Why You Might Need Your Own Router

The convenience of GPT-5’s built-in routing comes with trade-offs: you’re accepting its logic, its updates, and its evaluation criteria - none of which you control.

For legal teams, that loss of control can be a problem. A better approach may be to run your own evaluations across all available models like GPT-5 variants, other closed models, and local deployments and design routing rules that fit your workflows.

If your due diligence summaries run faster and more reliably on a smaller model with retrieval, you can make that the default. If high-risk contract analysis always demands the heavier reasoning path, you can lock that in, because you own the routing, you can log every decision and preserve it alongside the output. That creates a defensible audit trail you can produce when it matters.


If you build your own routing layer, the most valuable part isn’t just the decision logic, it’s the record it leaves behind. For every AI-assisted action, you’d want a routing receipt that captures at least:

FieldDescription
Task IDUnique identifier for the work item
Prompt & context sourceWhat was asked, plus where supporting data came from (retrieval sources, document IDs)
Selected modelName, variant, and version (e.g. gpt-5-thinking-2025-08-01)
Reasoning effortAny “depth” or “thinking” level applied
Routing decisionWhy this path was chosen (matching rules, evaluation scores)
Token usageInput, output, and total tokens consumed
Tools calledAny external functions, databases, or retrieval endpoints used
Router versionVersion number so outputs can be matched to the exact decision policy in place at the time

Stored alongside the output, this is what turns "AI helped with this" into "here’s exactly how AI helped with this."

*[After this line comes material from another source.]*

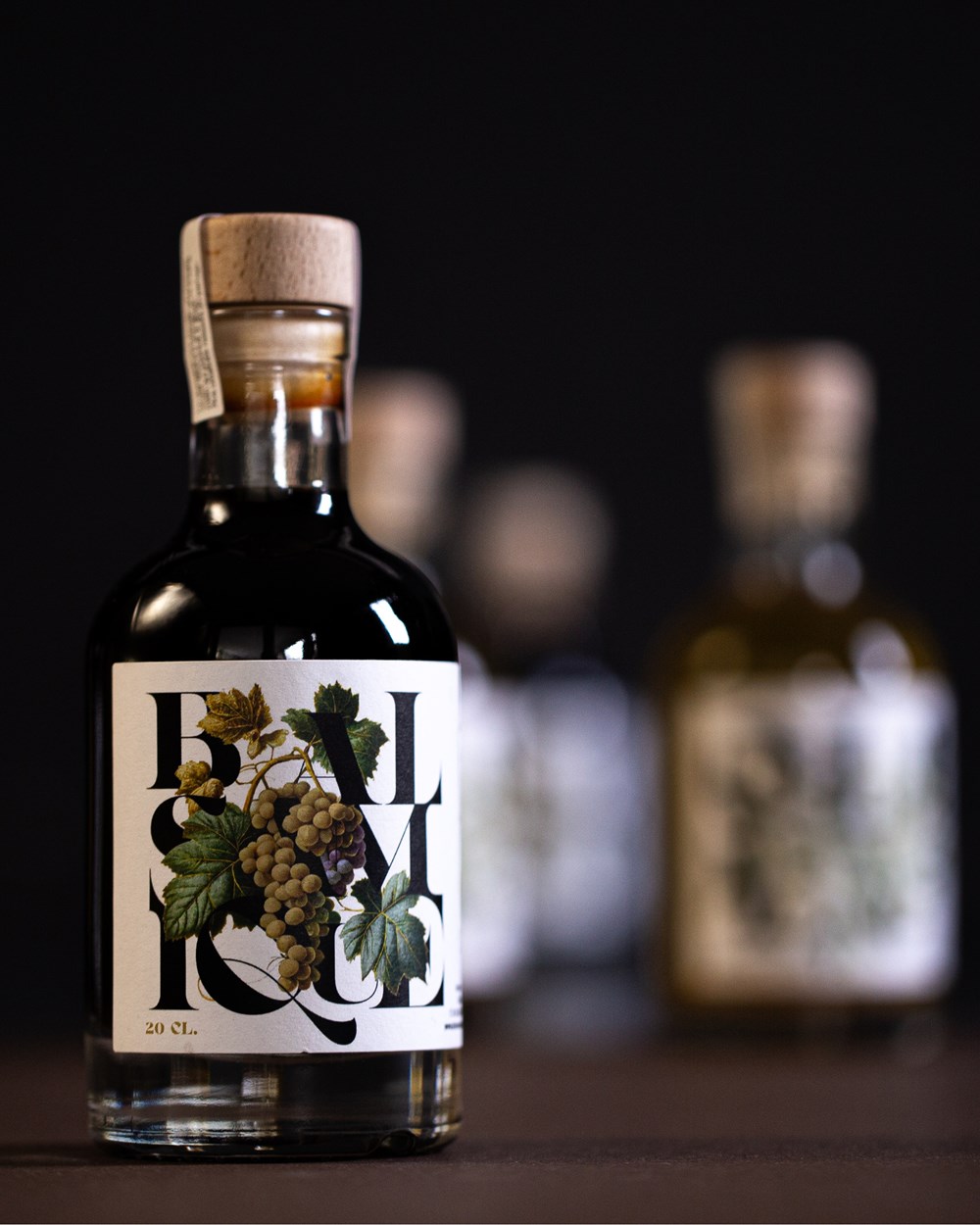 Balsamique - Photo 3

The Vendor Conversation on Day One

When a vendor announces GPT-5 integration, especially in the first week of release, the questions to ask aren’t about model size or speed, they’re about governance:

  • Who controls the routing? Is it GPT-5’s own router, a custom vendor-built one, or a mix?
  • What transparency do I get? Will I see which model handled my request, the reasoning depth, and any tool calls?
  • How are routing decisions logged? Will I get a structured “receipt” per request, or just a generic claim that GPT-5 was used?
  • Can routing be fixed for high-risk tasks? Or will vendor updates change the path without warning?
  • What’s the rollback plan? If a routing policy update degrades results, how quickly can they revert or let you pin to a known configuration?
  • What’s their evaluation story? Have they tested routing against legal-specific workloads, or are they relying on general benchmarks?

If a vendor can’t answer those on day one, you’re not buying a GPT-5 integration, you’re buying a black box with a GPT-5 sticker.


Routing is a powerful tool, one I've called for in the past. When it's done well, it brings real efficiency gains and can reduce certain kinds of variation in output. Done blindly, it introduces a new category of risk of invisible process changes that undermine trust.

GPT-5 makes routing accessible, but accessibility shouldn’t replace accountability. In law, speed only matters if you can explain how you got there. That’s why the real question isn’t "should we use routing?" (because the answer is yes) It’s "whose routing logic are we willing to trust and can we prove it works for our tasks?"